GREENVILLE, N.C. (WNCT) — Some vaccine clinics in North Carolina are pausing Johnson & Johnson vaccinations after several people had adverse reactions to the shots.
In Eastern North Carolina, East Carolina University is still giving out the single-dose shot.
Health experts at the national, state and local levels agree that the Johnson & Johnson vaccine is safe. They said many of the reactions people are having could happen with any vaccine.
“What we’ve heard so far is in line with any reaction someone may have to an injection in general, not even a vaccination,” said Dr. Lanika Wright, ECU’s Director of Student Health Services.
This week, 18 people at a Raleigh vaccine clinic experienced symptoms like dizziness, fainting and nausea after getting the Johnson & Johnson vaccine. Four people were taken to the hospital for observation.
“A lot of the reactions they’re having are reactions that people have to vaccines, so they’re not necessarily unique to Johnson & Johnson,” said Wright.
The CDC said despite this, it is still safe for North Carolina clinics to administer the shots.
“The CDC has not found any correlation between the Johnson & Johnson vaccine itself and the reactions people are having,” said Wright.
ECU is offering the vaccine to students and community members.
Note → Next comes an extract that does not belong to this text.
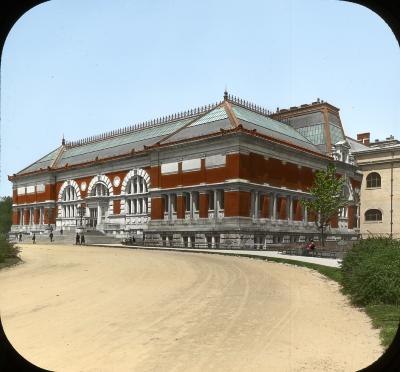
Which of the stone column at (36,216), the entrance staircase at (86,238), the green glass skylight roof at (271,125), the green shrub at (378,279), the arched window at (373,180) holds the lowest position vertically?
the entrance staircase at (86,238)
The university hosted a vaccine clinic at Minges Coliseum this week.
“We were really excited that we were receiving Johnson & Johnson from the state because it is one and done,” said Wright. “Students don’t have to worry about coming back to get the vaccine for their second shot.”
Wright has advice for people before they get any of the COVID-19 vaccines. Don’t come on an empty stomach.
“We do encourage people to eat and to have something to drink just to make sure ya know that some of their symptoms aren’t related to hypoglycemia,” she said.
ECU will continue to offer the Johnson & Johnson vaccine at the Croatan on weekdays from 9 a.m. to 4 p.m.